RECORDS TO USE:
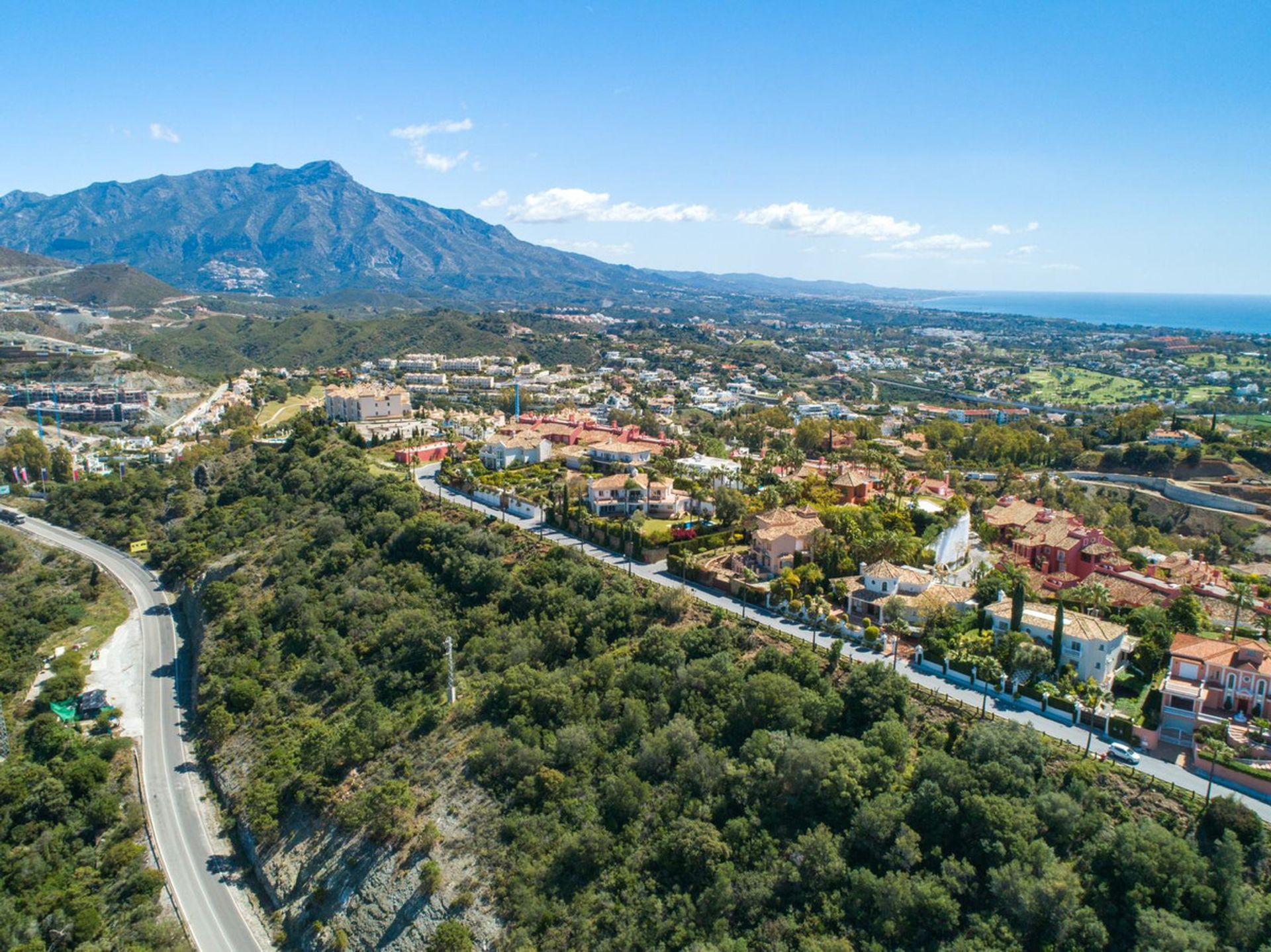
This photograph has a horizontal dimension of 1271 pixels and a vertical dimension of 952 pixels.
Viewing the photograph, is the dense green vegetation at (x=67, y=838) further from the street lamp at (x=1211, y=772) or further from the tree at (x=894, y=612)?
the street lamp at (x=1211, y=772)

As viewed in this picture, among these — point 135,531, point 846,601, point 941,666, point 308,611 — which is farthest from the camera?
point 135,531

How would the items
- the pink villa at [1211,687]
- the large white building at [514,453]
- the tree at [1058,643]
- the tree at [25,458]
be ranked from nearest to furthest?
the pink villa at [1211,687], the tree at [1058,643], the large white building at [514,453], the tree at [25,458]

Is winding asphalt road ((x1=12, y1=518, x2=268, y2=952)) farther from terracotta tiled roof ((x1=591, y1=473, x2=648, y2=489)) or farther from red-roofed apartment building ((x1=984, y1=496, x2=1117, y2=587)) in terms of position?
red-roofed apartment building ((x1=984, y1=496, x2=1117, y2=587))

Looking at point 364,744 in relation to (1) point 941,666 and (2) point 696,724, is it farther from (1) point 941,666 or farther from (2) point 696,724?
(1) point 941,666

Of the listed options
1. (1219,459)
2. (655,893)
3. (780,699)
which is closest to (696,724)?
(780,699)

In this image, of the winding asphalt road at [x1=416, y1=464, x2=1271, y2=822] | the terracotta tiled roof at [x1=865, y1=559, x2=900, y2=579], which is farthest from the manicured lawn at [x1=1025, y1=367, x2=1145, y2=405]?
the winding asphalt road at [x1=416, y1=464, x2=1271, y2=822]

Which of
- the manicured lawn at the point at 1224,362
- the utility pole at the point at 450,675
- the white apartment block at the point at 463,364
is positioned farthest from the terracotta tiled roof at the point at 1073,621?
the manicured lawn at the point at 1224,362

OBJECTIVE: Every record gets retyped exactly; no picture goes into the copy.

RESPONSE:
This photograph has a horizontal dimension of 1271 pixels and a vertical dimension of 952 pixels.
Viewing the photograph, is the dense green vegetation at (x=67, y=838) further from the street lamp at (x=1211, y=772) or further from the tree at (x=894, y=612)?
the street lamp at (x=1211, y=772)

As viewed in this picture, among these — point 135,531, point 846,601, point 941,666, point 308,611 — which is farthest from the camera?
point 135,531

How would the items
- the pink villa at [1211,687]
- the large white building at [514,453]
- the tree at [1058,643]
- the tree at [25,458]
be ranked from nearest to furthest?
the pink villa at [1211,687], the tree at [1058,643], the large white building at [514,453], the tree at [25,458]

Is winding asphalt road ((x1=12, y1=518, x2=268, y2=952)) farther from terracotta tiled roof ((x1=591, y1=473, x2=648, y2=489)) or farther from red-roofed apartment building ((x1=984, y1=496, x2=1117, y2=587)) in terms of position?
red-roofed apartment building ((x1=984, y1=496, x2=1117, y2=587))

Looking at point 364,744 in relation to (1) point 941,666 and (2) point 696,724, is it farther from (1) point 941,666 or farther from (2) point 696,724?
(1) point 941,666

Of the listed options
1. (1219,459)
2. (655,893)
3. (780,699)
which is closest to (696,724)?
(780,699)

In this image, of the winding asphalt road at [x1=416, y1=464, x2=1271, y2=822] | the terracotta tiled roof at [x1=865, y1=559, x2=900, y2=579], which is farthest from the manicured lawn at [x1=1025, y1=367, x2=1145, y2=405]?
the winding asphalt road at [x1=416, y1=464, x2=1271, y2=822]

Which of
- the manicured lawn at the point at 1224,362
- the utility pole at the point at 450,675
- the white apartment block at the point at 463,364
is positioned farthest from the terracotta tiled roof at the point at 1073,621?
the manicured lawn at the point at 1224,362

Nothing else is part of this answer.